Well that’s quite a mouthful isn’t it?
Dinner last night was a fun one with lots of bright colors and interesting flavor combinations. I wasn’t sure how it would turn out, but overall, I was pleased.
To really speed up cook time on this thing, take the quick and easy approach to prepping your butternut squash. Poke holes all over the squash, then microwave on high for about 5 minutes. It will be nearly cooked when you pull it out. Just make sure to use oven mitts; it will be hot! You can peel if and chop it into chunks once it has cooled down a bit.
Other then the squash, nothing needs to be precooked before you bake this dish. And it is vegetarian. Haven’t seen one of those dishes around here in a while have you?
I like to keep you on your toes.
Another great thing about this recipe is that is freezes beautifully and provides lots of leftovers. And leftovers are appreciated around our house right now. With Christmas being a week away, me preparing about a dozen pies for Pie Flutin’, and having to attend multiple parties and events, leftovers are pretty much my best friend.

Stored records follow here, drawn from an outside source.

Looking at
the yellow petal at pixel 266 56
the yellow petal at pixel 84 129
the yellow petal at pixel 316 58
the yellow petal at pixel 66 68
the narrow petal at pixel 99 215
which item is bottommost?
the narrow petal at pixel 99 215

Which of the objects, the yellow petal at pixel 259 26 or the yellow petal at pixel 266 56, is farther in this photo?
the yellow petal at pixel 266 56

Remember how we were talking about fun gifts the other day? Here is another great, very reasonably price gift. The white casserole from Crate and Barrel in the cork holder. It is sold as a set and makes for easy oven to table movement. I love it! You can find it here, in a bunch of different sizes, and it is on sale! Bonus!

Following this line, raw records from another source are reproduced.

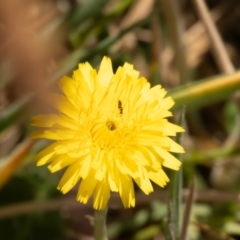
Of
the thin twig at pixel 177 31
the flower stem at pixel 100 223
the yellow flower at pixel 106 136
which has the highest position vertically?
the thin twig at pixel 177 31

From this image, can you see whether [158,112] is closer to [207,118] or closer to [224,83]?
[224,83]

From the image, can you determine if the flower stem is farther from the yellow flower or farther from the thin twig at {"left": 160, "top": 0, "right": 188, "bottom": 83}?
the thin twig at {"left": 160, "top": 0, "right": 188, "bottom": 83}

Can you believe Christmas is one week away? I can hardly wait! Except I will be quite sad when it is time to take down our Christmas decorations and tree. The house looks so beautiful this time of year.

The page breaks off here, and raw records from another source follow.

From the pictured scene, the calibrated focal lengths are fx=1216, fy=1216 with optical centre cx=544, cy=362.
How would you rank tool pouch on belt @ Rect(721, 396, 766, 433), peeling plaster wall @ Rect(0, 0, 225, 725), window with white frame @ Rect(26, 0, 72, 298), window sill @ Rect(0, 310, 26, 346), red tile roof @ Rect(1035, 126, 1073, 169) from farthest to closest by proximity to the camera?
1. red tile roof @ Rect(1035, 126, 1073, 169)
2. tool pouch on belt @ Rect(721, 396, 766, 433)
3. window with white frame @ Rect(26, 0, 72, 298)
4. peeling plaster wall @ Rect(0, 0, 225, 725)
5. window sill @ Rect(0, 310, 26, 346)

The girls will definitely miss the tree. They very much enjoy knocking ornaments off of it.
- 1 medium butternut squash, microwaved and quartered
- 12 corn tortillas
- 16 ounces favorite enchilada sauce (I used my favorite tomatillo sauce from Central Market)
- 1/2 white onion
- 1 jalepeno
- 1/2 cup cilantro
- 1 zucchini
- 1 garlic clove
- 1 tsp salt
- 1/2 tsp pepper
- 1 can black beans, drained
- 1 1/2 cups bbq sauce
- 1 can Rotel tomatoes, drained
- 2 1/2 cups shredded cheese
- Preheat oven to 350 degrees.
- In a food processor, pulse onion, zucchini, cilantro, jalepeno, and garlic until finely chopped. Pour into large bowl. Add salt, pepper, butternut squash, black beans, and barbecue sauce. Stir together.
- Spread 1/2 cup enchilada sauce on the bottom of the casserole dish. Line with 4 tortillas. Pour half buttermilk squash mixture over top. Pour another cup of enchilada sauce on top, and sprinkle with 3/4 cup cheese. Then repeat this process, adding 4 more tortillas, covering with squash mixture, adding sauce and cheese. Cover this layer with 4 more tortillas. Pour remaining enchilada sauce on top. Pour Rotel tomatoes on top and sprinkle with remaining cheese.